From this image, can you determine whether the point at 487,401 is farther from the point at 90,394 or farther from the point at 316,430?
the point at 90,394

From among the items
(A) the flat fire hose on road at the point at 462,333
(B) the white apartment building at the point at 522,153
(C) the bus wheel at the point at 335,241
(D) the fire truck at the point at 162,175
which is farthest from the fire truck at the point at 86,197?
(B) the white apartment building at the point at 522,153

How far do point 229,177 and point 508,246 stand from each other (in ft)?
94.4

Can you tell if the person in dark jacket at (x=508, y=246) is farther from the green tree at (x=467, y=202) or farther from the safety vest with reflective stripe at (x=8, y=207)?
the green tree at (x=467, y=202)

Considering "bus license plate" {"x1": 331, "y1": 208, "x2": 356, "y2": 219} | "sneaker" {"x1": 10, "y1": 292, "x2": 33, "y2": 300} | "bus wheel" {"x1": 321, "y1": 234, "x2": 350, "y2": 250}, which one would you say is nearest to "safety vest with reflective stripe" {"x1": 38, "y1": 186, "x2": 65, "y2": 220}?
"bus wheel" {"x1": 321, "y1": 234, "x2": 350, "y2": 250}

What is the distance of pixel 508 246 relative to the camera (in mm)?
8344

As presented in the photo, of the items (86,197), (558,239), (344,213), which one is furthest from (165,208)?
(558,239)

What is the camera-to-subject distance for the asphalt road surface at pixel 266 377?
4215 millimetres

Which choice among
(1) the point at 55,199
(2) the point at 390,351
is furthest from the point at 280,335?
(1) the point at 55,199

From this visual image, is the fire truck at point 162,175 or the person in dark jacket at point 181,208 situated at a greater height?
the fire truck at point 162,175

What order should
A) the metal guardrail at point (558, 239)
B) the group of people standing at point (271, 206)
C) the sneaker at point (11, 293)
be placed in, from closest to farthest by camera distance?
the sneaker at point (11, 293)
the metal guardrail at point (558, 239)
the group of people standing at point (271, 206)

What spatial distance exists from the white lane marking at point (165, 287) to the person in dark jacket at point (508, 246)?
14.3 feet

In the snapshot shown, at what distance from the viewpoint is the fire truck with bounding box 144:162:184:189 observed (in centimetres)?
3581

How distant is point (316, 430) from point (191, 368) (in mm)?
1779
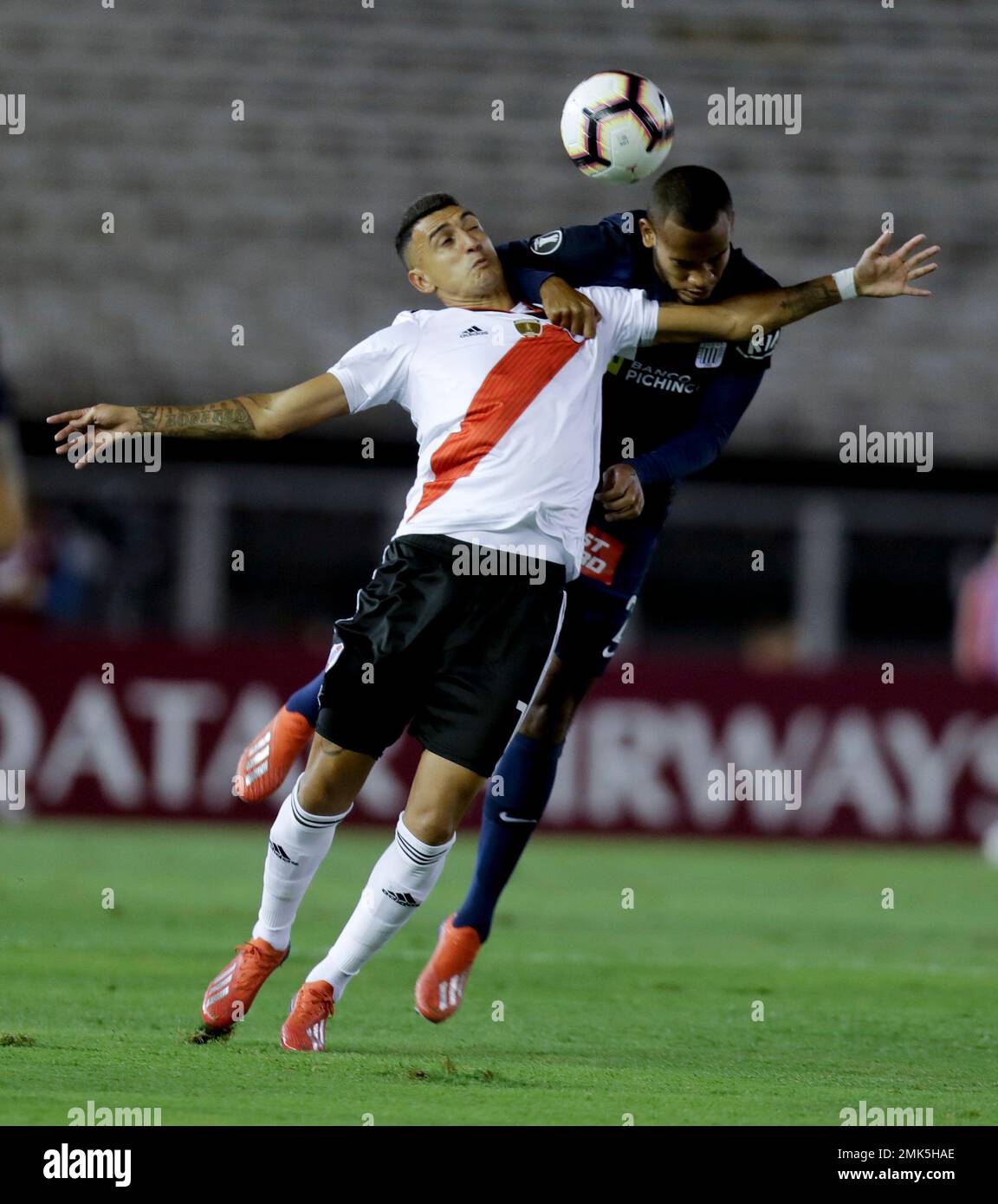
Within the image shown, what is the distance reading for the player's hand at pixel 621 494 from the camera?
6.51 m

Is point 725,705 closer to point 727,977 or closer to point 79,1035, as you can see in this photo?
point 727,977

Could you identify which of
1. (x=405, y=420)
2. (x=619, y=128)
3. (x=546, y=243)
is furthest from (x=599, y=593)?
(x=405, y=420)

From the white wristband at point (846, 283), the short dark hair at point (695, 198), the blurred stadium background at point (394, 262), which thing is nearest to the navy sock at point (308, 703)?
the short dark hair at point (695, 198)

# TASK OBJECTIVE
Copy out all the records above word for word, but leave out the picture.

# COMPLETE OUTPUT
From this image, can you determine whether the point at 487,401 is farther from the point at 90,394 or farther from the point at 316,430?
the point at 90,394

From among the items
(A) the flat fire hose on road at the point at 462,333
(B) the white apartment building at the point at 522,153
(C) the bus wheel at the point at 335,241
(D) the fire truck at the point at 162,175
which is farthest from the fire truck at the point at 86,197?
(B) the white apartment building at the point at 522,153

How far do point 229,177 and point 508,246 stand from each other (in ft)?
94.4

Can you tell if the person in dark jacket at (x=508, y=246) is farther from the green tree at (x=467, y=202) or farther from the safety vest with reflective stripe at (x=8, y=207)?
the green tree at (x=467, y=202)

Considering "bus license plate" {"x1": 331, "y1": 208, "x2": 356, "y2": 219} | "sneaker" {"x1": 10, "y1": 292, "x2": 33, "y2": 300} | "bus wheel" {"x1": 321, "y1": 234, "x2": 350, "y2": 250}, which one would you say is nearest to "safety vest with reflective stripe" {"x1": 38, "y1": 186, "x2": 65, "y2": 220}?
"bus wheel" {"x1": 321, "y1": 234, "x2": 350, "y2": 250}

What is the distance of pixel 508 246 relative to the camera (in mm)?
8344

As presented in the photo, of the items (86,197), (558,239), (344,213), which one is furthest from (165,208)?
(558,239)

What is the camera-to-subject distance for the asphalt road surface at pixel 266 377?
4215 millimetres

Which choice among
(1) the point at 55,199
(2) the point at 390,351
is furthest from the point at 280,335?
(1) the point at 55,199

From this visual image, is the fire truck at point 162,175 or the person in dark jacket at point 181,208 situated at a greater height?
the fire truck at point 162,175

What order should
A) the metal guardrail at point (558, 239)
B) the group of people standing at point (271, 206)
C) the sneaker at point (11, 293)
be placed in, from closest to farthest by camera distance?
the sneaker at point (11, 293)
the metal guardrail at point (558, 239)
the group of people standing at point (271, 206)

What spatial distance exists from the white lane marking at point (165, 287) to the person in dark jacket at point (508, 246)?
14.3 feet

In the snapshot shown, at what distance from the viewpoint is the fire truck with bounding box 144:162:184:189 observed (in centimetres)?
3581

How distant is point (316, 430) from point (191, 368) (in mm)?
1779
Within the image shown, what is the distance reading for the player's hand at pixel 621 494 from the camera?
6.51 m

Is point 725,705 closer to point 727,977 or closer to point 79,1035, as you can see in this photo?
point 727,977

Could you identify which of
1. (x=405, y=420)
2. (x=619, y=128)
3. (x=546, y=243)
is furthest from (x=599, y=593)?
(x=405, y=420)

From the white wristband at point (846, 283), the short dark hair at point (695, 198), the blurred stadium background at point (394, 262), which thing is nearest to the navy sock at point (308, 703)?
the short dark hair at point (695, 198)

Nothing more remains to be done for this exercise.